Monday, December 9, 2019
Calling LLCs "Corporations" Is Sometimes Harmless Error, But It Can't Be Ignored
Once again, a court seems to arrive at the correct outcome, while making mistakes in the describing entity type. As usual, the court mislabeled a limited liability company (LLC). Here we go:
Andrea and Timothy Downs each held a 50% interest in a corporation, Downs Holdings, Inc. It held limited liability corporation (“LLC”) and limited partnership (“LP”) ownership interests. Eventually, the Downs agreed to dissolve the corporation and, as shareholders, passed a corporate resolution electing dissolution.
In re: ANDREA STEINMANN DOWNS, Debtor. NORIO, INC., Appellant, v. THOMAS H. CASEY, Chapter 7 Tr., Appellee., No. 8:16-BK-12589-CB, 2019 WL 6331564, at *1 (B.A.P. 9th Cir. Nov. 25, 2019) (emphasis added).
The Downs did not follow the necessary formalities to dissolve Downs Holdings, Inc., and had instead ask that the corporation's management company "distribute the payments and monies owed to Downs Holdings to each shareholder separately, 50% to Mr. Downs and 50% to Ms. Downs." Id. Further, it appeared that the Downs asked to be treated as separate interest holders for both the LLC and LP. Id. Ms. Downs later borrowed $50,000 from Norio, Inc. and pledged pledged her claimed interests in the LLC and the LP as collateral. Id. at *2.
Because Downs Holdings, Inc., was the named interest holder in the LLC and the LP, and it had not been dissolved, and because there was no showing "that the assets transferred from Downs Holdings to Ms. Downs, the bankruptcy court did not err when it determined that Norio, Inc. lacked secured status. Id. at *5.
That all seems about right. At the beginning of the opinion, the court states,
We acknowledge that some of the bankruptcy court’s findings lack support in the record, but we ignore harmless error because the bankruptcy court’s ultimate conclusion is correct: Downs Holdings owned the relevant assets, and Ms. Downs could not pledge them to Norio as collateral for the loan.
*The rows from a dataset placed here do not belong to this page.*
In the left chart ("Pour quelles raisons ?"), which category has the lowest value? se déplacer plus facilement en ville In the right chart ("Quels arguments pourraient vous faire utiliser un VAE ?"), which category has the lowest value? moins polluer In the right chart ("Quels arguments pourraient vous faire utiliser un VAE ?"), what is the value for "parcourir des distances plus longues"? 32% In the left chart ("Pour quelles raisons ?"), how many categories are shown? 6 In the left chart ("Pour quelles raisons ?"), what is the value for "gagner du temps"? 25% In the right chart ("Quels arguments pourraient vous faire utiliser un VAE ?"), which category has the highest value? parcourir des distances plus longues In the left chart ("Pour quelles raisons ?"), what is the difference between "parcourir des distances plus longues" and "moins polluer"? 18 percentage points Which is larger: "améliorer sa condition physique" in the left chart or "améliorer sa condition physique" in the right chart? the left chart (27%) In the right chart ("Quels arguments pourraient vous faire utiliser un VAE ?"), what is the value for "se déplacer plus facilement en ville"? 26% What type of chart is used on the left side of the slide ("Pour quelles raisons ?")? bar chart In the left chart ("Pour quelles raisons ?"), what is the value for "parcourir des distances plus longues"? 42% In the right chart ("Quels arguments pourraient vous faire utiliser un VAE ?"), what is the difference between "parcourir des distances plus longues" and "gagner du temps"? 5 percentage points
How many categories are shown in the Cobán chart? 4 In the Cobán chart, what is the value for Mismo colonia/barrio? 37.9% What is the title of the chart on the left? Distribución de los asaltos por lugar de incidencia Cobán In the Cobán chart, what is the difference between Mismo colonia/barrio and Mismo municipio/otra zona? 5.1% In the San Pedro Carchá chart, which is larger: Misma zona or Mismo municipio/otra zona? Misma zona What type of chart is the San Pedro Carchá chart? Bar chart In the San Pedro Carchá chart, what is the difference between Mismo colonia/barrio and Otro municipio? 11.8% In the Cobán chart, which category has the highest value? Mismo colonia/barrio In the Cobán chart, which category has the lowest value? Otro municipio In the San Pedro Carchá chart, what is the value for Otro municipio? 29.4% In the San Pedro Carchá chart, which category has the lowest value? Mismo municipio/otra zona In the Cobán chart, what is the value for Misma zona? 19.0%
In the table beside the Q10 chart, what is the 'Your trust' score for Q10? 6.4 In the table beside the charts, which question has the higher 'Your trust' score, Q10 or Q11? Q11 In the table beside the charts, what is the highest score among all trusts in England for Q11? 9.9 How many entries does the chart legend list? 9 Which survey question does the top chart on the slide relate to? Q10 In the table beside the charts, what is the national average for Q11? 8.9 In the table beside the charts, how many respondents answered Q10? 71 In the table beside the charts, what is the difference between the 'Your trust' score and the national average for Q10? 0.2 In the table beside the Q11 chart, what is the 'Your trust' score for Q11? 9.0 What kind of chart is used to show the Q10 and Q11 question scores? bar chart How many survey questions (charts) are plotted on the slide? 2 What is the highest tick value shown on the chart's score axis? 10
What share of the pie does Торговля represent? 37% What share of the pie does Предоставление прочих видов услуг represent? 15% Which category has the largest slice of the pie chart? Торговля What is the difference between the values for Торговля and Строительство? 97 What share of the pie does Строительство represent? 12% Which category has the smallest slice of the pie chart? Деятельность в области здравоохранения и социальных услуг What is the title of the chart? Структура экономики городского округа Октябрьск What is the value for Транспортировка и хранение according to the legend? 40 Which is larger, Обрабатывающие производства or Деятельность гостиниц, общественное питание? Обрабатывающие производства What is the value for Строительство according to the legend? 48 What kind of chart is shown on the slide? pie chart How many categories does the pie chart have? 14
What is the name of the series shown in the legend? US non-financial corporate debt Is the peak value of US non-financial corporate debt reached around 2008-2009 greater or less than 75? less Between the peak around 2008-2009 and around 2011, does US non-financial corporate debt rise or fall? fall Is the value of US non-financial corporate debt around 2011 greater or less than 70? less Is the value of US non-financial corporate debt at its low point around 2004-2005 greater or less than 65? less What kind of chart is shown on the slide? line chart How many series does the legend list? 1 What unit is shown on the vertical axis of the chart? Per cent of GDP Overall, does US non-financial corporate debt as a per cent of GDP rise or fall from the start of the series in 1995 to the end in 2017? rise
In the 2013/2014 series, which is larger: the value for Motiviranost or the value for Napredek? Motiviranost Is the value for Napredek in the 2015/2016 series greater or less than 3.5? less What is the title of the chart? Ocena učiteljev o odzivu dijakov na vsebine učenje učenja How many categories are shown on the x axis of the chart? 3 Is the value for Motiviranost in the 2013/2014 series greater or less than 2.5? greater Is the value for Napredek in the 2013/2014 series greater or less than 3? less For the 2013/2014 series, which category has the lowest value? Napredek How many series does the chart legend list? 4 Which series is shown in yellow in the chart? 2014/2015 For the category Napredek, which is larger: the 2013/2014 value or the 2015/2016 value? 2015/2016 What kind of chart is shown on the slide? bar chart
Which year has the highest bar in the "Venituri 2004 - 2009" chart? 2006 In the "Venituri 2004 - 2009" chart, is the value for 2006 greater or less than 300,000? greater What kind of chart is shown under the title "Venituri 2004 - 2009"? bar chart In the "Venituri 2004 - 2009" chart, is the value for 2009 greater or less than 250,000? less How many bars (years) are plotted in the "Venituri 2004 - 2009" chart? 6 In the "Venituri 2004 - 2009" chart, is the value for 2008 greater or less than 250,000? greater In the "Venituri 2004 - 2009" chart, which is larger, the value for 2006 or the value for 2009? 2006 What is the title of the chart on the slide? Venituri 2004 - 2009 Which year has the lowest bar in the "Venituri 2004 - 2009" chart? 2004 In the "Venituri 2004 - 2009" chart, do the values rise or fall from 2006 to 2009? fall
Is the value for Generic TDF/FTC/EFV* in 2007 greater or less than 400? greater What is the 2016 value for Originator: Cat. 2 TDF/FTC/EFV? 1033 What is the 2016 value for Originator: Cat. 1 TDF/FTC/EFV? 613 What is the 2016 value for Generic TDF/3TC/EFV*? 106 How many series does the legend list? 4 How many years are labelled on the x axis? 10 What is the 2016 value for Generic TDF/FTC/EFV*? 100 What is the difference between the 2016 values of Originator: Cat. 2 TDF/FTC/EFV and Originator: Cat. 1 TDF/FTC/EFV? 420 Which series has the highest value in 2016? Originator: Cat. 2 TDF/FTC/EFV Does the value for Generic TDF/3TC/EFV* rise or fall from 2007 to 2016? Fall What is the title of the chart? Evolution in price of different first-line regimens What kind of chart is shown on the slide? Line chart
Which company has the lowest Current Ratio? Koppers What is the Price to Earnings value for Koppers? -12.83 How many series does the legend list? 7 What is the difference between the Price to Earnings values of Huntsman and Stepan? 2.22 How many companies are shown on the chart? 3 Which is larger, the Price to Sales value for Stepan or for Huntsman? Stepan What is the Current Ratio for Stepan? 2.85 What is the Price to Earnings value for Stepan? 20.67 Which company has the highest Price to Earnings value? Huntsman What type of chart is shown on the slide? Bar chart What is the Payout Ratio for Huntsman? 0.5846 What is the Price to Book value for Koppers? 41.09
Id.at *1. Calling a LLC a corporation in this context is, this time, anyway, harmless error. But I am not inclined to ignore it. I mean, the entity type is specifically at issue in this case, with respect to the corporate form. Making sure the corporation and the LLC are clearly recognized as distinct entity types may not be essential to finding right outcome, but it sure would be appropriate.